The complaint in the instant case asserts a state-law cause of action for breach of an insurance contract and a common-law negligence claim. Diversity of citizenship among the parties does not exist because the plaintiff and KMS are citizens of the same state. See28 U.S.C. § 1332. The plaintiff does not seek relief under the Carmack Amendment, governing liability of carriers under bills of lading; moreover, the complaint does not mention a bill of lading. KMS’s assertion of a preemption defense against the negligence claim is not sufficient to establish complete preemption, absent a showing of clearly manifested congressional intent to create removal jurisdiction under the Carmack Amendment. That KMS may prevail on its preemption defense is irrelevant to the burden imposed on it to establish that removal is proper, under the complete preemption doctrine.

The Carmack Amendment, enacted in 1906, “was adopted without discussion or debate” and “no legislative history accompanied [it] .” Cleveland v. Beltman North Am. Co., Inc., 30 F.3d 373, 377 (2d Cir.1994). It provides that a civil action “may be brought in a United States district court or in a State court.”49 U.S.C. § 14706(d)(3). The purpose of the Carmack Amendment was to create a uniform rule and supersede all state laws and regulations concerning the obligations and liability of carriers transporting goods in interstate commerce. See Adams Express Co. v. Croninger, 226 U.S. 491, 504-06, 33 S.Ct. 148, 151-52 (1913). The Supreme Court explained that “this purpose will be effectuated, and not impaired or destroyed, by the state courts’ obeying and enforcing the provisions of the Federal statute where applicable to the fact in such cases as shall come before them.”Id. at 505, 33 S.Ct. at 152 (quotation omitted). The Carmack Amendment does not contain any explicit statement or other clear manifestation of Congress’ intent to make an action of this ilk removable.

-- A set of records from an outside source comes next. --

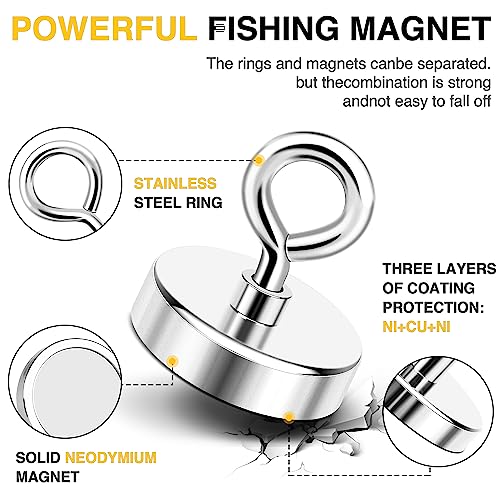 POWERFUL FISHING MAGNET

The rings and magnets canbe separated. but thecombination is strong andnot easy to fall off

STAINLESS STEEL RING

THREE LAYERS OF COATING PROTECTION: NI+CU+NI

SOLID NEODYMIUM MAGNET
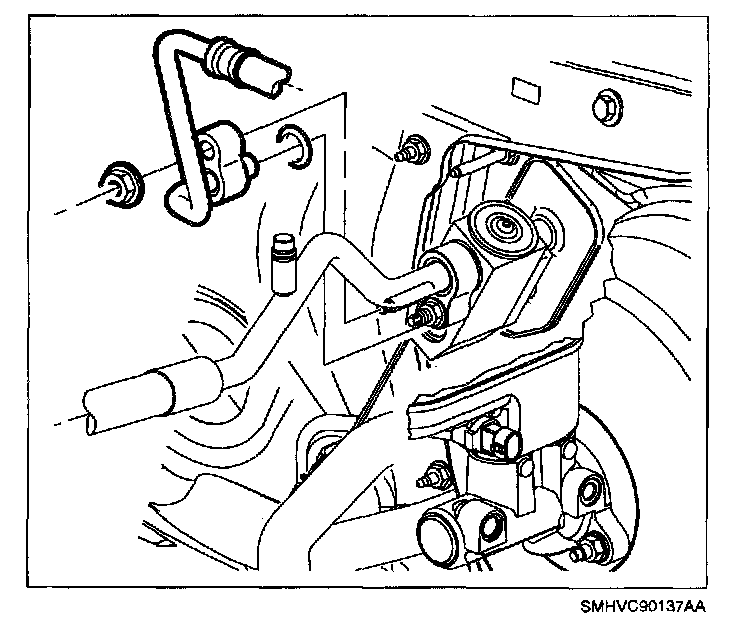 SMHVC90137AA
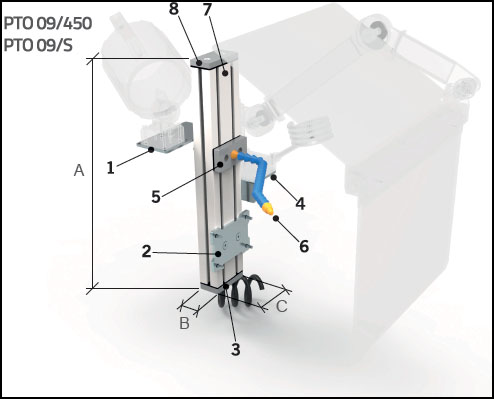 PTO 09/450
PTO 09/S

8
7
A
1
5
4
6
2
B
C
3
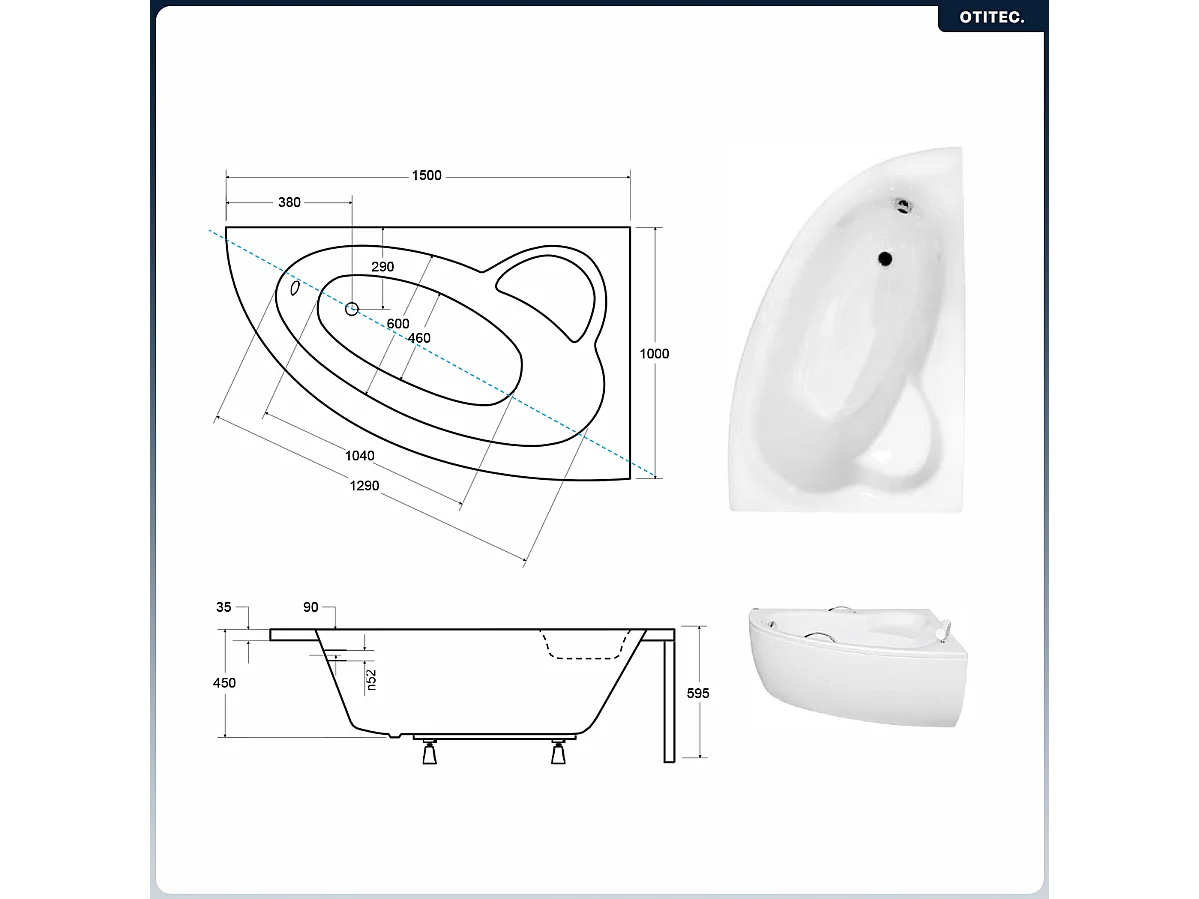 OTITEC.

1500
380
290
600
460
1000
1040
1290

35
90
450
n52
595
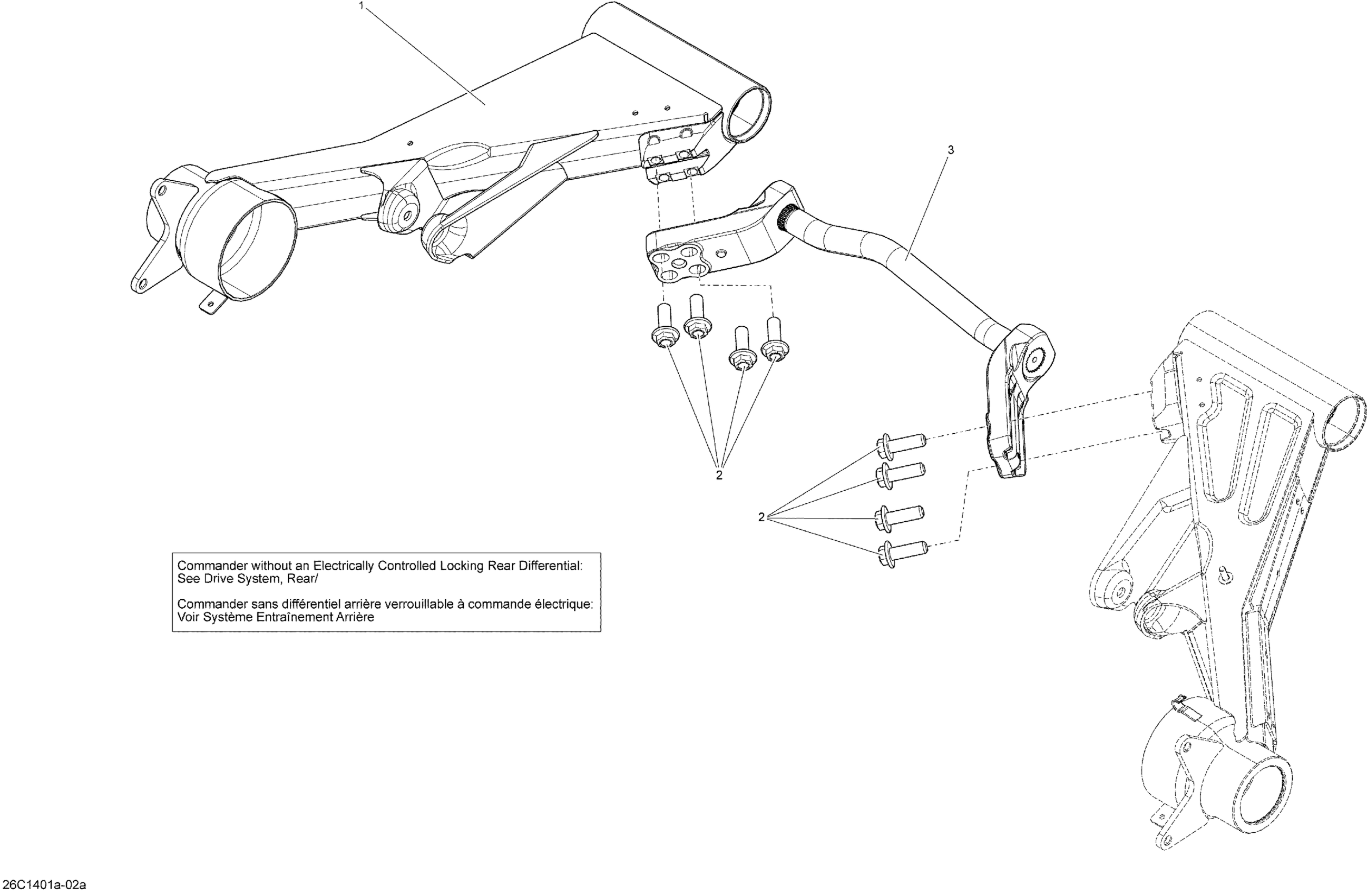 1

3

2

2

Commander without an Electrically Controlled Locking Rear Differential: See Drive System, Rear/

Commander sans différentiel arrière verrouillable à commande électrique: Voir Système Entraînement Arrière

26C1401a-02a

The Court finds that, absent clear congressional intent to create removal jurisdiction under the Carmack Amendment, invoking the amendment’s preemption defense is not a sufficient basis upon which to rely to remove this action from state court to federal court. Accordingly, because the defendant failed to establish a right to remove this action from state court to federal court, the action was removed to federal court improperly and is remanded to the state court from which it came. The Clerk of Court is directed to close this case on the relevant docket sheet.